Advanced OCR Output Format Window - HTML
Use this window to control the output format for the HTML file generated by the Kofax Advanced OCR Full Text recognition engine.
Output format
Changing the output format may make other options available. The settings of disabled options are retained, so that if you return to that format, the most recent settings are still used.
You can select an output format from this list:
-
Plain Text (.txt)
-
Rich Text Format (.rtf)
-
HTML (.mht)
-
Microsoft Word (*.doc)
-
Comma-Separated Values (*.csv)
-
Microsoft Excel (*.xls)
-
Microsoft Word 2007 and later (*.docx)
-
Microsoft Excel 2007 and later (*.xlsx)
Page layout
Select the page layout characteristics for exporting to the output format. You can select from the following:
-
Full-Page Layout: Document layout is retained in full.
-
Retain Paragraphs and Fonts: Recognized text is formatted into a single column. Paragraph, fonts and font size are retained.
-
Retain Paragraphs Only: Recognized text is formatted into a single column. Frames are not used.
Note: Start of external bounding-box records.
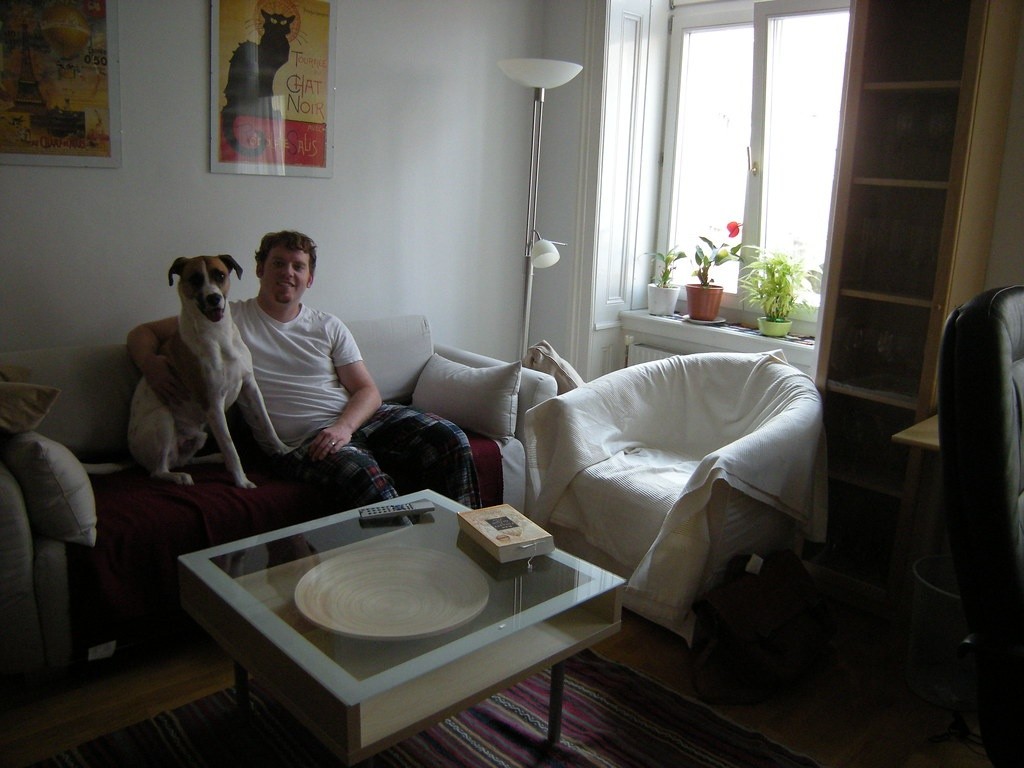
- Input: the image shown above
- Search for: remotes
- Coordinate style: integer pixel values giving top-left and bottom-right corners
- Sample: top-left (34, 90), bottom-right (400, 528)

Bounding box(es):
top-left (359, 502), bottom-right (435, 520)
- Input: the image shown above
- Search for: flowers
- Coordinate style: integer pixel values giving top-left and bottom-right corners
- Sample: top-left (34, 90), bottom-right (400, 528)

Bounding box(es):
top-left (685, 220), bottom-right (744, 289)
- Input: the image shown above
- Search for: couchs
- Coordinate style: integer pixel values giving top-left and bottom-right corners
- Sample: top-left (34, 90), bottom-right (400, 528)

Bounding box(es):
top-left (524, 348), bottom-right (827, 648)
top-left (0, 316), bottom-right (558, 711)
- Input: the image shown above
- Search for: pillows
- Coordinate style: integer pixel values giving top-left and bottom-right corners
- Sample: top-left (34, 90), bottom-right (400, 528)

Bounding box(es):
top-left (413, 353), bottom-right (522, 445)
top-left (0, 382), bottom-right (62, 438)
top-left (522, 341), bottom-right (585, 396)
top-left (3, 430), bottom-right (97, 547)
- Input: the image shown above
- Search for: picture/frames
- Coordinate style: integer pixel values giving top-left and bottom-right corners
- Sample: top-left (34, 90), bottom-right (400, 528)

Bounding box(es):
top-left (0, 1), bottom-right (123, 167)
top-left (211, 0), bottom-right (338, 178)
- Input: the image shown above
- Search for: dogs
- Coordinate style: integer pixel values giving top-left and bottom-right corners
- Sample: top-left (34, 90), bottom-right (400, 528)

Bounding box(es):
top-left (126, 254), bottom-right (300, 491)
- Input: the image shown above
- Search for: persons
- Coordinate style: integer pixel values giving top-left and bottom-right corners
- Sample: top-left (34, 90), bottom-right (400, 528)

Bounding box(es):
top-left (127, 231), bottom-right (483, 530)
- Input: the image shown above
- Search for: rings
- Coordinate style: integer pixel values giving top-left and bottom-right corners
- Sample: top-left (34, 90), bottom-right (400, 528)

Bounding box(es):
top-left (329, 440), bottom-right (335, 446)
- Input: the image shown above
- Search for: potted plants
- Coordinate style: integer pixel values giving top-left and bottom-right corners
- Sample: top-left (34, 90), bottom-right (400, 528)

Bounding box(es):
top-left (738, 245), bottom-right (821, 336)
top-left (646, 245), bottom-right (687, 315)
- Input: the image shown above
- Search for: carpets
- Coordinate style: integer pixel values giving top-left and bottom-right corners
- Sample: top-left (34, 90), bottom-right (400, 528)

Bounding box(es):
top-left (72, 648), bottom-right (827, 768)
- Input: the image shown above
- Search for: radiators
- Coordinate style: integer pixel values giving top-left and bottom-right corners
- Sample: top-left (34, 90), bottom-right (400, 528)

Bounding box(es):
top-left (628, 343), bottom-right (689, 367)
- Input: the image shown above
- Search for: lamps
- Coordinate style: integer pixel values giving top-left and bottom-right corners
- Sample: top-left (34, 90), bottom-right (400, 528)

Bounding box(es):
top-left (496, 58), bottom-right (583, 360)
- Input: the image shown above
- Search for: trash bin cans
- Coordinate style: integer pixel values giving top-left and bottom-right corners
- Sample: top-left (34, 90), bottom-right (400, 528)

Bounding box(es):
top-left (903, 553), bottom-right (975, 714)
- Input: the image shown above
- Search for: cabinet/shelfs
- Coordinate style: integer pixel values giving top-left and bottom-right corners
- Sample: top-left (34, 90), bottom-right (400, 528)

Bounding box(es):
top-left (792, 0), bottom-right (1023, 706)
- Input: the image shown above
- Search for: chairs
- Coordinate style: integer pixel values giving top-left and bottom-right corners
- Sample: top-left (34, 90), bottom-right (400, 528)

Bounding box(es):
top-left (936, 285), bottom-right (1024, 768)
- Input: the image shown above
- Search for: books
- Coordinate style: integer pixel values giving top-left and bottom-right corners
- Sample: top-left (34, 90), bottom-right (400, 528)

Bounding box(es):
top-left (457, 504), bottom-right (555, 564)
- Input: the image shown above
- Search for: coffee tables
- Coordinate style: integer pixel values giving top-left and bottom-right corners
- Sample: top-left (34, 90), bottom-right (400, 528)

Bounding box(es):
top-left (178, 489), bottom-right (626, 768)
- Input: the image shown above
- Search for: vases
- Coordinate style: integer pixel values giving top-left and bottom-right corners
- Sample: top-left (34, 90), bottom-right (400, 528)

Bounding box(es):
top-left (685, 284), bottom-right (723, 321)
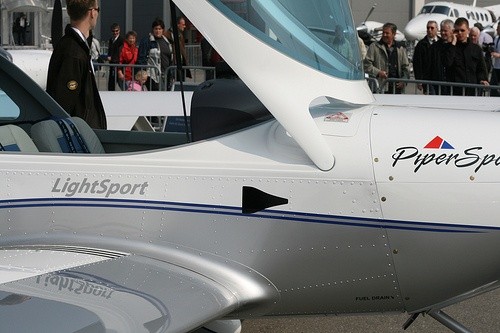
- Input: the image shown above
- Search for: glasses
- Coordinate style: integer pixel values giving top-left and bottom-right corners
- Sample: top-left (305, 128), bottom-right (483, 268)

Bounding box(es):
top-left (426, 27), bottom-right (435, 30)
top-left (453, 29), bottom-right (466, 32)
top-left (88, 7), bottom-right (100, 13)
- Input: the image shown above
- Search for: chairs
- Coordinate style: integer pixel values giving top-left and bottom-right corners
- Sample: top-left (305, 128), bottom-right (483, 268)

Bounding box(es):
top-left (0, 117), bottom-right (105, 154)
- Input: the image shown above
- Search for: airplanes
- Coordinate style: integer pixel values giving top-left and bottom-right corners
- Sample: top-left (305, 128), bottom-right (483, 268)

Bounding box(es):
top-left (306, 5), bottom-right (407, 46)
top-left (0, 0), bottom-right (500, 333)
top-left (404, 1), bottom-right (500, 54)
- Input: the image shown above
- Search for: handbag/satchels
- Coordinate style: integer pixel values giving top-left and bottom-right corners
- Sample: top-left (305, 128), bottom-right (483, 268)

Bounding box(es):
top-left (121, 62), bottom-right (129, 71)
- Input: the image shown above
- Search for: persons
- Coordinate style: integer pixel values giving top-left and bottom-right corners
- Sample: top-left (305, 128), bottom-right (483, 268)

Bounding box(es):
top-left (357, 35), bottom-right (366, 61)
top-left (412, 17), bottom-right (500, 97)
top-left (331, 25), bottom-right (352, 63)
top-left (89, 37), bottom-right (101, 70)
top-left (164, 15), bottom-right (192, 82)
top-left (116, 31), bottom-right (138, 91)
top-left (104, 24), bottom-right (127, 91)
top-left (128, 70), bottom-right (148, 92)
top-left (45, 0), bottom-right (107, 130)
top-left (14, 15), bottom-right (27, 45)
top-left (362, 22), bottom-right (411, 94)
top-left (135, 18), bottom-right (175, 92)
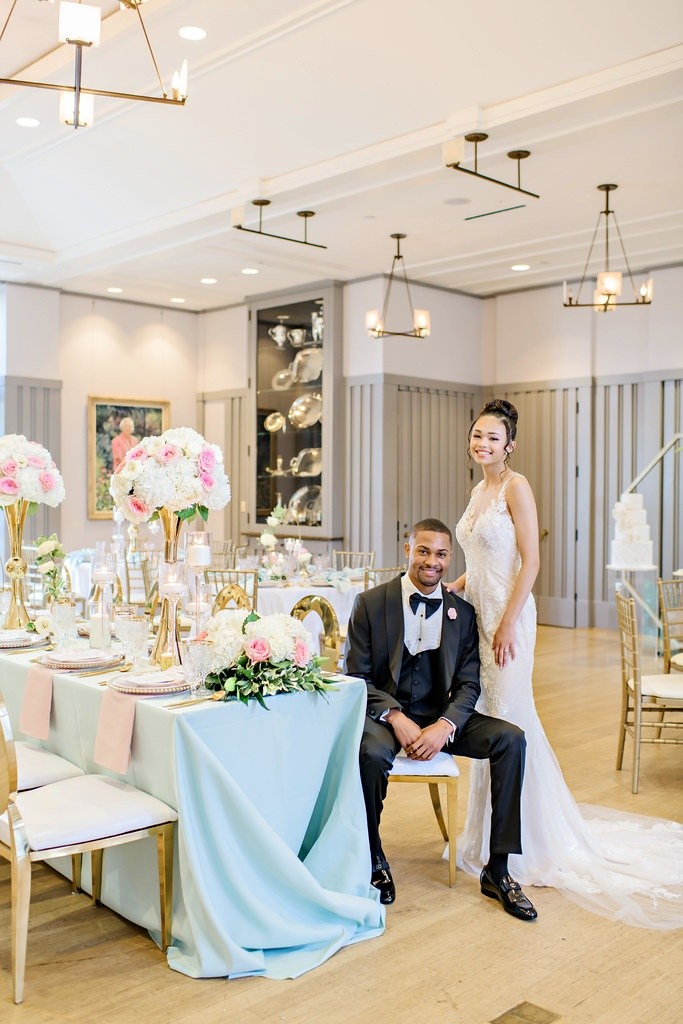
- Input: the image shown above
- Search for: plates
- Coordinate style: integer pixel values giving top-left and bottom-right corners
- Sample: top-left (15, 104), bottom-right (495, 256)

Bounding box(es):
top-left (254, 571), bottom-right (370, 588)
top-left (0, 630), bottom-right (47, 648)
top-left (37, 648), bottom-right (126, 669)
top-left (109, 669), bottom-right (199, 694)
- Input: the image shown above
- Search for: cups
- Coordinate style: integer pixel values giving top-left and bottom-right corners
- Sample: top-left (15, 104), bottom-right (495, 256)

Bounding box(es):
top-left (90, 553), bottom-right (118, 584)
top-left (122, 621), bottom-right (150, 664)
top-left (188, 582), bottom-right (211, 618)
top-left (53, 604), bottom-right (76, 640)
top-left (184, 532), bottom-right (212, 570)
top-left (88, 603), bottom-right (112, 649)
top-left (158, 563), bottom-right (187, 599)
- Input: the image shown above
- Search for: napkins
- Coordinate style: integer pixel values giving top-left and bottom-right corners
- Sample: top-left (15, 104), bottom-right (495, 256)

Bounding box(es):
top-left (93, 693), bottom-right (138, 774)
top-left (20, 666), bottom-right (54, 740)
top-left (41, 638), bottom-right (110, 662)
top-left (133, 665), bottom-right (190, 686)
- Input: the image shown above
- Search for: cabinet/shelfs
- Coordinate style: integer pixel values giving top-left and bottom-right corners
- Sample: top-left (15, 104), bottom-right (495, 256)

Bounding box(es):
top-left (251, 296), bottom-right (325, 529)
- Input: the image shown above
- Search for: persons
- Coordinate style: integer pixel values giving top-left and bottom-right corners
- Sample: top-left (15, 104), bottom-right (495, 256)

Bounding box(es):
top-left (443, 398), bottom-right (577, 888)
top-left (111, 417), bottom-right (139, 474)
top-left (344, 519), bottom-right (538, 922)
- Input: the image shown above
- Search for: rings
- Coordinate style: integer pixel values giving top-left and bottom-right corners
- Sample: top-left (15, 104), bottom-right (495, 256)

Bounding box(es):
top-left (504, 649), bottom-right (509, 652)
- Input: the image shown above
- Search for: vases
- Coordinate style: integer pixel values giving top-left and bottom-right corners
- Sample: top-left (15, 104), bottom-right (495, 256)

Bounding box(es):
top-left (158, 507), bottom-right (187, 563)
top-left (0, 499), bottom-right (33, 631)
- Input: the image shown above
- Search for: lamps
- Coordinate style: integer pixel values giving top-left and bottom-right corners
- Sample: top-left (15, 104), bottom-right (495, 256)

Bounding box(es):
top-left (365, 232), bottom-right (431, 341)
top-left (443, 133), bottom-right (540, 198)
top-left (1, 0), bottom-right (188, 130)
top-left (230, 199), bottom-right (327, 249)
top-left (562, 184), bottom-right (653, 312)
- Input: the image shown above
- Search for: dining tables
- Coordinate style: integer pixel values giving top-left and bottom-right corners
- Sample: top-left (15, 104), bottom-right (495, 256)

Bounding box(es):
top-left (204, 565), bottom-right (379, 645)
top-left (0, 625), bottom-right (386, 979)
top-left (78, 551), bottom-right (220, 604)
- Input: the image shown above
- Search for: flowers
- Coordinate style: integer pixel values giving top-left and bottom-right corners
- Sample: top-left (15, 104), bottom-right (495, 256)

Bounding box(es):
top-left (180, 602), bottom-right (347, 711)
top-left (107, 427), bottom-right (233, 523)
top-left (34, 534), bottom-right (68, 605)
top-left (0, 432), bottom-right (65, 507)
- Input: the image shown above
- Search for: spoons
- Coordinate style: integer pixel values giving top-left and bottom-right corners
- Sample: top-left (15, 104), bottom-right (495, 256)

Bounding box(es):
top-left (165, 690), bottom-right (226, 710)
top-left (79, 663), bottom-right (133, 678)
top-left (9, 643), bottom-right (57, 654)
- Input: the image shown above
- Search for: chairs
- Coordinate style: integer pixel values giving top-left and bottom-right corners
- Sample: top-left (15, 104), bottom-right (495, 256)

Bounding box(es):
top-left (211, 587), bottom-right (253, 615)
top-left (617, 593), bottom-right (683, 795)
top-left (657, 569), bottom-right (683, 675)
top-left (332, 550), bottom-right (408, 590)
top-left (0, 702), bottom-right (177, 1005)
top-left (292, 594), bottom-right (463, 890)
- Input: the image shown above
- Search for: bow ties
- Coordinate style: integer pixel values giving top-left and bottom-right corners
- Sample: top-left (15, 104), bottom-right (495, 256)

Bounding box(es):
top-left (409, 593), bottom-right (441, 618)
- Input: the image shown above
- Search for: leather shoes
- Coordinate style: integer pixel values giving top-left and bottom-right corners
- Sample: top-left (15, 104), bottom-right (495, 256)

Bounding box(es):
top-left (371, 857), bottom-right (396, 905)
top-left (479, 865), bottom-right (537, 921)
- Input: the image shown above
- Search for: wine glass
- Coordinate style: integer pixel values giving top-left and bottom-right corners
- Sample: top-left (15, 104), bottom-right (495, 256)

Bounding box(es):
top-left (186, 639), bottom-right (215, 695)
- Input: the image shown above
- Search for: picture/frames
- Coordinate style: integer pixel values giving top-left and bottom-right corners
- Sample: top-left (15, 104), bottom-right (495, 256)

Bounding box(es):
top-left (87, 395), bottom-right (171, 521)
Paragraphs are retained; however, font types and sizes are not retained.
Text Settings
Select the text attributes (Bold, Italic, Underline) to retain when the recognized data is saved to the output file. For example, to retain characters that are bold in the original document, select the Bold setting. Unselected text attributes are ignored.
Suppress line breaks
Select this check box if you want line breaks in the original document to be suppressed (discarded) when the recognized data is saved. If not, the line breaks are retained.
Use page break as page separator
Select this check box when you want page breaks in the original document to be used as page separators when the recognized data is saved. If not, the page breaks are ignored.
Retain text color
Select this check box if you want the color of the text in the original document to be retained when the recognized data is saved. If not, the original color is ignored.
Picture Settings
Use these settings to manage pictures in the output file.
Remove pictures
Select this check box if you want any pictures that belong to a page removed from the output file.
Resolution
Specify the original resolution of the images to be used. You can choose from among the following output resolutions in dots per inch:
-
72
-
96
-
120
-
200
-
240
-
300
-
360
-
400
-
600
Resolution can only be reduced, not increased. For example, if the original image resolution of the scanned page is 200 dpi and the resolution combo box is set to 300, the image resolution on the output file is 200 dpi and not 300 dpi.
JPEG Quality
Set the JPEG quality for color pictures saved in the output file. The quality range is from 1% to 100%, with 100% being the best quality.